[WHAT YOU ARE ASKED TO DO]
Arrange the lines starting at the one containing "Give the sequence of" and ending at the one containing "3. metal railing at [0,0,126,26]" as a Markdown table with the columns Row and Line, numbering each line and omitting blank lines.

───── DATA SECTION ─────

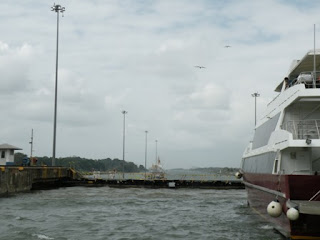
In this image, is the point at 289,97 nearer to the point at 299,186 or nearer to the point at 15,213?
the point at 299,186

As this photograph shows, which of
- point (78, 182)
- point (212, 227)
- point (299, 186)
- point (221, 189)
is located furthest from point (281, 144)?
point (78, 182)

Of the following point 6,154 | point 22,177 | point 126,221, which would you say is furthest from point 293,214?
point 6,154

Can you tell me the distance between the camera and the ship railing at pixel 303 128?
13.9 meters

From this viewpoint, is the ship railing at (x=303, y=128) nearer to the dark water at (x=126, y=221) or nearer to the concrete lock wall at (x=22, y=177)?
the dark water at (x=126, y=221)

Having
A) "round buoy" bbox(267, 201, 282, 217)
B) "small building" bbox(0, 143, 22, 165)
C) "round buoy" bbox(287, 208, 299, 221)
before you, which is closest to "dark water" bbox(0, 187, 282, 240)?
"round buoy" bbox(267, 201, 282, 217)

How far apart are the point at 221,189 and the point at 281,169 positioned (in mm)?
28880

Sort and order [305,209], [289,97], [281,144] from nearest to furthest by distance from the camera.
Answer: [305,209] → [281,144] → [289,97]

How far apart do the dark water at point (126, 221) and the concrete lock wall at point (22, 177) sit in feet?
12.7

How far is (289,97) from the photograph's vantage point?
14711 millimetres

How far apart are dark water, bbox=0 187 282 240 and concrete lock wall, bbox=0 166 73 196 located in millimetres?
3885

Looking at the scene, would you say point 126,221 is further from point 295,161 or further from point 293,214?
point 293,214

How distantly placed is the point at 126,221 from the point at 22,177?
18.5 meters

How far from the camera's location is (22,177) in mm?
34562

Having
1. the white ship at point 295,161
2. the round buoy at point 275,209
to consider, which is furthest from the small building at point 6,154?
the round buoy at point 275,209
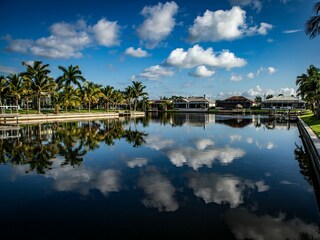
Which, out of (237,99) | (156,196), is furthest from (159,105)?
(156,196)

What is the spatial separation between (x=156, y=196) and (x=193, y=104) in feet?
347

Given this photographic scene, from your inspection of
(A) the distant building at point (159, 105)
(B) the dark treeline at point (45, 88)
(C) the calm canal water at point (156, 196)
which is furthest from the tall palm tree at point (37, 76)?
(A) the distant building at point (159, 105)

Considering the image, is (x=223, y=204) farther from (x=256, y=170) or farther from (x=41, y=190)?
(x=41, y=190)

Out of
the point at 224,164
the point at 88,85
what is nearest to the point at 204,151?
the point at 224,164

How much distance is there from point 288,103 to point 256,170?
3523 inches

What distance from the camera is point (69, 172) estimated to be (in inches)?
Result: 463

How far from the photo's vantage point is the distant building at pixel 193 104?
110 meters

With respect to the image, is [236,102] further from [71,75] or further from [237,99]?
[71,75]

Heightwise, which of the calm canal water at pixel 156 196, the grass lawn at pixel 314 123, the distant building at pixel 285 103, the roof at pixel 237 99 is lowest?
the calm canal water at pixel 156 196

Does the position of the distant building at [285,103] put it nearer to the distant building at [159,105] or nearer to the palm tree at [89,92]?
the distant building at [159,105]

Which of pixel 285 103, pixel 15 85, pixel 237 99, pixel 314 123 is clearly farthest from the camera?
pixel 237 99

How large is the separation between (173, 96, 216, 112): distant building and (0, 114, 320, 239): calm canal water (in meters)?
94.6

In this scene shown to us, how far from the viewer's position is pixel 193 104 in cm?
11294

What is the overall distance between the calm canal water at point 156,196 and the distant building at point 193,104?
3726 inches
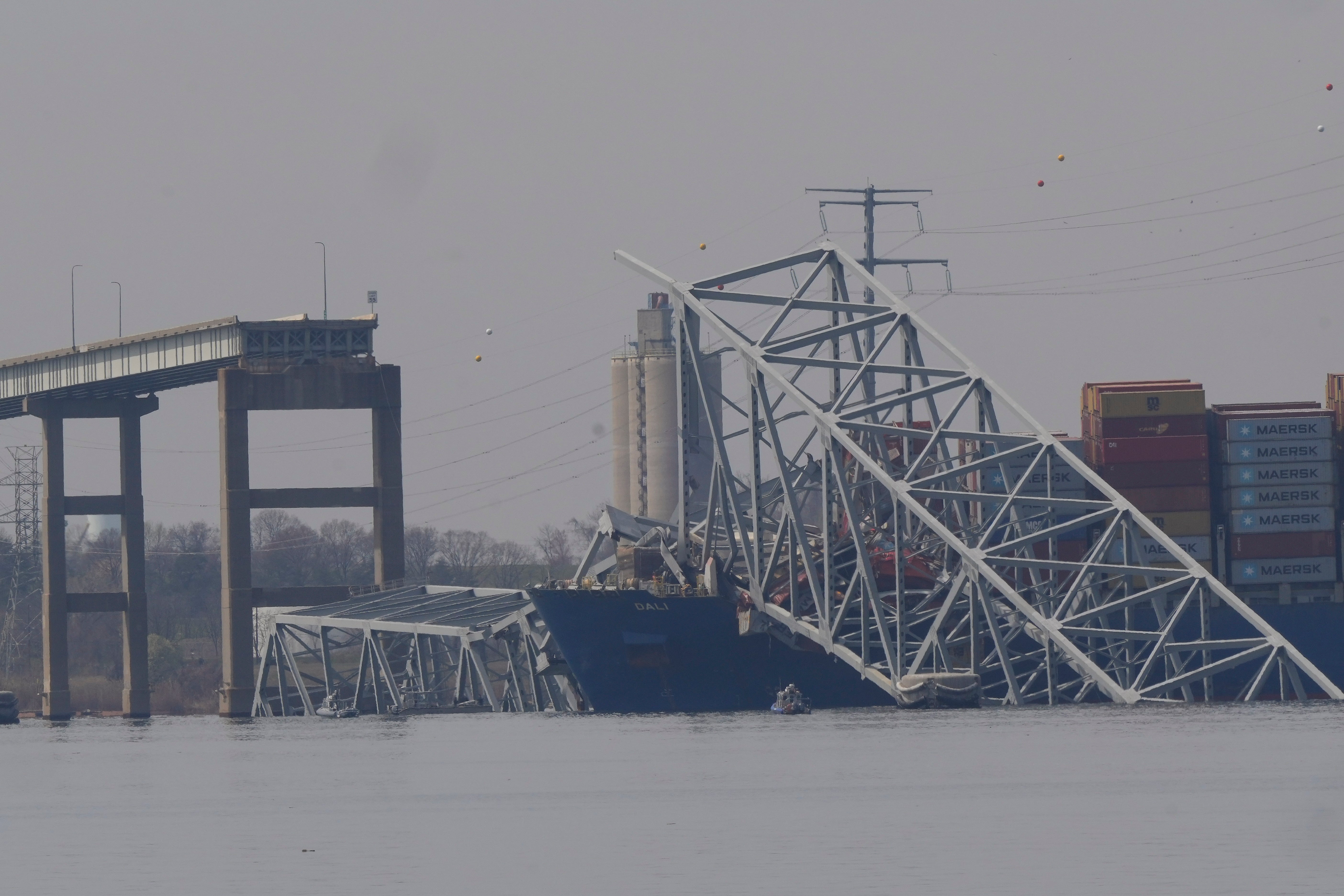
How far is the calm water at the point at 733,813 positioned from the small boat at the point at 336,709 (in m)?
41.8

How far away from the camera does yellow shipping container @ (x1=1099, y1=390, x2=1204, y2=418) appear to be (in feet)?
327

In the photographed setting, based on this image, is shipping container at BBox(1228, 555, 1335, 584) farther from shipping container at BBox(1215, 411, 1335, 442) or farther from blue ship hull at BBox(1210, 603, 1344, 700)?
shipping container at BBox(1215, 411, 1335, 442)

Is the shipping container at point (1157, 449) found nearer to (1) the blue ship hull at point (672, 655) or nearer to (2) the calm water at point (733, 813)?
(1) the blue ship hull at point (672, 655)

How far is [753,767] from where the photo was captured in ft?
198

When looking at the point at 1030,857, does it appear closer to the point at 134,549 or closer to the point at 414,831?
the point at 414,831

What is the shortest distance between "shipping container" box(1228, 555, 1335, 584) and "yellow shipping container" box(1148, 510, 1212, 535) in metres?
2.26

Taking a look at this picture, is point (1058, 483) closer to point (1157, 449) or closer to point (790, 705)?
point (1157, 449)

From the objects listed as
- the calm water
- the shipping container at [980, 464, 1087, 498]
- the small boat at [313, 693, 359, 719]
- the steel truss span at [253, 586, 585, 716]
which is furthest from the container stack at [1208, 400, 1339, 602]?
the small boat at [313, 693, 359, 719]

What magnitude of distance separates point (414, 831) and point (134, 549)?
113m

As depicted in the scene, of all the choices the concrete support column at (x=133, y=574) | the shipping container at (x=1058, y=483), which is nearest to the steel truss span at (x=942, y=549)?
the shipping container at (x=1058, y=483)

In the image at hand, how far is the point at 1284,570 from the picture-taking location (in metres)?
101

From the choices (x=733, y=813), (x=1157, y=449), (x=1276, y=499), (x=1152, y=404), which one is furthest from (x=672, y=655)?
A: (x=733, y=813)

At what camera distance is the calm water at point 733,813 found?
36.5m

─────
───── DATA SECTION ─────

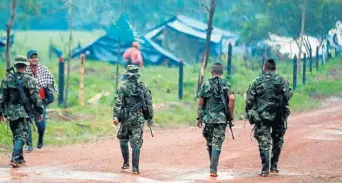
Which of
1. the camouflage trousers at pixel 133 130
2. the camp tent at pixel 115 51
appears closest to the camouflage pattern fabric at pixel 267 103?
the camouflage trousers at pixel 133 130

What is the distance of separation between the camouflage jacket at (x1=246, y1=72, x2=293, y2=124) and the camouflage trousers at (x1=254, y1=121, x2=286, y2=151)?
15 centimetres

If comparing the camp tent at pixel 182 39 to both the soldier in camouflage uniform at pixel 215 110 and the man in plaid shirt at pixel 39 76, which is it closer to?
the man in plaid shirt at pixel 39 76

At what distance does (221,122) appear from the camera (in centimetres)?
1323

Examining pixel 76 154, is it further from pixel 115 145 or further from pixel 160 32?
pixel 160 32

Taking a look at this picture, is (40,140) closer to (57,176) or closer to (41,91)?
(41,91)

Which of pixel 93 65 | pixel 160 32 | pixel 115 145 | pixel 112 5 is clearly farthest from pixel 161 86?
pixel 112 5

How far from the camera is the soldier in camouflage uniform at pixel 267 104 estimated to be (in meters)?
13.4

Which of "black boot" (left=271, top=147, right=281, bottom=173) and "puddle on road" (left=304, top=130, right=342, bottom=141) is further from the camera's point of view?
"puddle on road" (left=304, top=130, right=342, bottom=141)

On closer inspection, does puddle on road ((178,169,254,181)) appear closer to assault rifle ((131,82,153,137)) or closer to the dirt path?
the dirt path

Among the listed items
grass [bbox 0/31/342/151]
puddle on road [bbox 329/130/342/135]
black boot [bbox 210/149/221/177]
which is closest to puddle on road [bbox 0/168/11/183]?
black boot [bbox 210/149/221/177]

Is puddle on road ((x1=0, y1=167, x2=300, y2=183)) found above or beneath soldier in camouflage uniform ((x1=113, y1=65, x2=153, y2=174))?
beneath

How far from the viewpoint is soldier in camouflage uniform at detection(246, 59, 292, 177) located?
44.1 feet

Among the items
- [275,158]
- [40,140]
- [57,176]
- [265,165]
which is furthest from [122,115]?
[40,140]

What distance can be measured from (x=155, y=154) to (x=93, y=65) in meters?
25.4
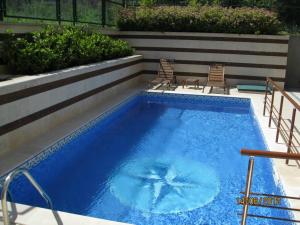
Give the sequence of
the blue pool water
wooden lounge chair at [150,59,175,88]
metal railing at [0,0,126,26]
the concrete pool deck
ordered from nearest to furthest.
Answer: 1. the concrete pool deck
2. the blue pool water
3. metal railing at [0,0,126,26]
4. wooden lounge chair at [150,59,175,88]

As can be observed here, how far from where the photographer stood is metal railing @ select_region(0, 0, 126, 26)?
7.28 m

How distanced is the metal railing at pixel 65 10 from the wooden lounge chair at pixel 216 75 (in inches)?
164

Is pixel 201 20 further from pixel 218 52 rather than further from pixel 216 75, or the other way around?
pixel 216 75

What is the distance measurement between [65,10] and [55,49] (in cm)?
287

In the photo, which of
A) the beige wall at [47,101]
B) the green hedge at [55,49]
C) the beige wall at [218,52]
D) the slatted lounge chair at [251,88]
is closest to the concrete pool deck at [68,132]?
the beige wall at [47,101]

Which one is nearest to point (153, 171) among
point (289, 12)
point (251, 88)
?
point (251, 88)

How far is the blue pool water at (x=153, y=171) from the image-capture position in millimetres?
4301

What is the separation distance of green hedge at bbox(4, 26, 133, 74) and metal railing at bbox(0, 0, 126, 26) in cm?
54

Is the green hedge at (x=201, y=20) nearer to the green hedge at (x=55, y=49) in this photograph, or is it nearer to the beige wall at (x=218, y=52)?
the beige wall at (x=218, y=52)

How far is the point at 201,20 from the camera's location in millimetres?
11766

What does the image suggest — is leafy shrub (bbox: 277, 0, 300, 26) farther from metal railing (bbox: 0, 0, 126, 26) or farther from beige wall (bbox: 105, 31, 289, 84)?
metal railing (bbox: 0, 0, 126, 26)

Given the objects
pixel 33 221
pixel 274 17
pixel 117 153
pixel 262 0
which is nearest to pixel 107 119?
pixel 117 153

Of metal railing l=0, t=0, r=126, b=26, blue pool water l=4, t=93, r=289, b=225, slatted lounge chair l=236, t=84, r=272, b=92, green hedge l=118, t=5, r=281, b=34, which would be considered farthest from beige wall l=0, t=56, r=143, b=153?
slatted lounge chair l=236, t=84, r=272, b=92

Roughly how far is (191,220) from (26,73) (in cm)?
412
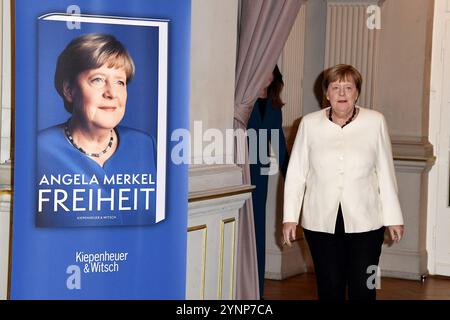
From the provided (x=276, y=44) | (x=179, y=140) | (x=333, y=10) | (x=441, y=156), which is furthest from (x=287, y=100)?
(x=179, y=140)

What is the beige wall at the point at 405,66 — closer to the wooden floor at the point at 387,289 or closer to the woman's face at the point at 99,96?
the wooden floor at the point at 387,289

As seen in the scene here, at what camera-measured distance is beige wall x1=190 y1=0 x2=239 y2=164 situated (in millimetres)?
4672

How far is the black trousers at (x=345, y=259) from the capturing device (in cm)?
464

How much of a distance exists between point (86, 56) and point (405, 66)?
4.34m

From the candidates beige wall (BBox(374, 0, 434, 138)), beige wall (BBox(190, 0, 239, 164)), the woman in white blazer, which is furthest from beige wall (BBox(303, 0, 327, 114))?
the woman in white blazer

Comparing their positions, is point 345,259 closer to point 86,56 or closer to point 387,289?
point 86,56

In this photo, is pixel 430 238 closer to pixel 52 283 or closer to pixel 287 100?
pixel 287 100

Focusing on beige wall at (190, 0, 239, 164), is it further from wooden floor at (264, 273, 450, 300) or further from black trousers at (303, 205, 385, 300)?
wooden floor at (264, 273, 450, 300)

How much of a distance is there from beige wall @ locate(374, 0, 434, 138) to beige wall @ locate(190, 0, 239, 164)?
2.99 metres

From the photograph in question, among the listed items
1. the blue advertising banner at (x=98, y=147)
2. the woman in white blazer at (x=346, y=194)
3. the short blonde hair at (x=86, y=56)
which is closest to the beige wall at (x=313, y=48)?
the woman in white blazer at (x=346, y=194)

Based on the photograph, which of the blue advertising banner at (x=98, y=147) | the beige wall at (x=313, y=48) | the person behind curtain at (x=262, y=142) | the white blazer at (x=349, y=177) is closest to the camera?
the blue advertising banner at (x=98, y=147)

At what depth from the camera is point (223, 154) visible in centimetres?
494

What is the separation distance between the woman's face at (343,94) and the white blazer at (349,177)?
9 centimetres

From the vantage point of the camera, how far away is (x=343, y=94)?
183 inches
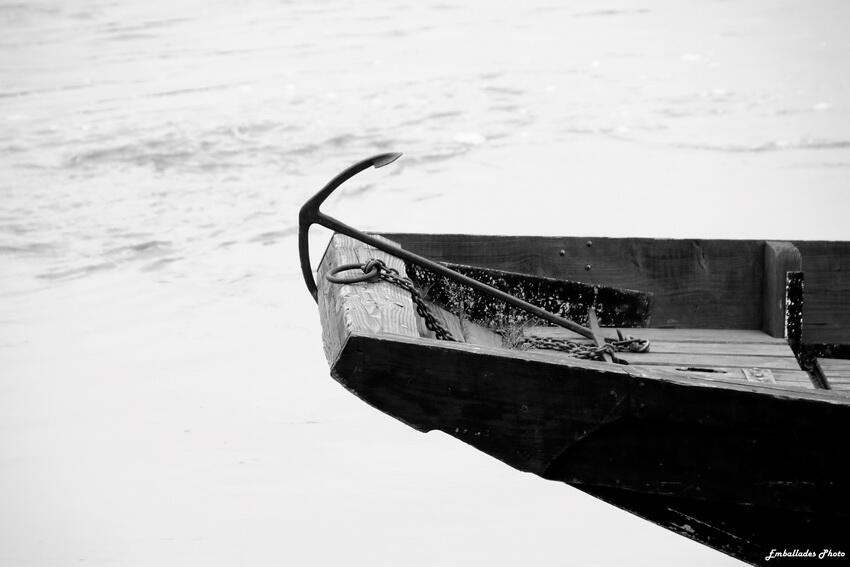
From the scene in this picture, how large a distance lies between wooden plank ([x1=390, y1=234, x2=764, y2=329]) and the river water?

─────
───── DATA SECTION ─────

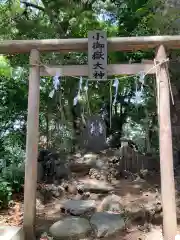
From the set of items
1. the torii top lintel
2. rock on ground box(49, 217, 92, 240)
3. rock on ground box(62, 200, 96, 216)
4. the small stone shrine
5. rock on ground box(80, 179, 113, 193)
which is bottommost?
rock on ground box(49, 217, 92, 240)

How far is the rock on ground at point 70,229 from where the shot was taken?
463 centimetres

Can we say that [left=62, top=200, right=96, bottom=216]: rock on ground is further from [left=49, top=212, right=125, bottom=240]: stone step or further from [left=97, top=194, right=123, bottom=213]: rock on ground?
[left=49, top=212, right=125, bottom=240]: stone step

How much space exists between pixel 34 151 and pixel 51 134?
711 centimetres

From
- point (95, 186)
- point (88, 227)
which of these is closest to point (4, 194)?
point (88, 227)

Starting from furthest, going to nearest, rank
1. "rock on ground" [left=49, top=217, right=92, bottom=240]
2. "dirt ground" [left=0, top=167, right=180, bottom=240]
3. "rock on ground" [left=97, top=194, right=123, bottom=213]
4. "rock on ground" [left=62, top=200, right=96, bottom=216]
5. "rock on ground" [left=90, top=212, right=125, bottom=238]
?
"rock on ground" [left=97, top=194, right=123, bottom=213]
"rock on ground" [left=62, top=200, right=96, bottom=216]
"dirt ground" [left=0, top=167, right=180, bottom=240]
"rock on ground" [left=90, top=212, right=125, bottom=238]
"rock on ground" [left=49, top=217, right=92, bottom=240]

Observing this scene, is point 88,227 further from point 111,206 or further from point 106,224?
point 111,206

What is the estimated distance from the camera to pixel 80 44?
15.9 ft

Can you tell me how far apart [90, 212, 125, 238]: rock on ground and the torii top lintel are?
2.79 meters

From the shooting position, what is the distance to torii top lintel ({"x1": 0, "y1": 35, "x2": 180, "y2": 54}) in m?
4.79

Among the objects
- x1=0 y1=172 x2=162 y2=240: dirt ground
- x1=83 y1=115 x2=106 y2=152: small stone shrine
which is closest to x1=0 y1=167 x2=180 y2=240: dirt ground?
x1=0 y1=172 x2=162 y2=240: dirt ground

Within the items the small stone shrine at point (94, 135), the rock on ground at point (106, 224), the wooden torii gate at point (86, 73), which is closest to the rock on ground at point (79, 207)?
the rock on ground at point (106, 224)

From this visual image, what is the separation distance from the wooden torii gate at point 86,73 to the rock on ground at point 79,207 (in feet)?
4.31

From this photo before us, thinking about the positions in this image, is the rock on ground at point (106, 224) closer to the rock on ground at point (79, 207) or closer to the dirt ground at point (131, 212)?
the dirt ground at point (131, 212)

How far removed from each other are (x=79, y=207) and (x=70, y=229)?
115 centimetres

─────

[FULL OUTPUT]
| Row | Line |
|---|---|
| 1 | Give the sequence of |
| 2 | the blue pool water |
| 3 | wooden lounge chair at [150,59,175,88] |
| 4 | metal railing at [0,0,126,26] |
| 5 | the concrete pool deck |
| 6 | ordered from nearest to furthest. |
| 7 | Answer: 1. the concrete pool deck |
| 8 | 2. the blue pool water |
| 9 | 3. metal railing at [0,0,126,26] |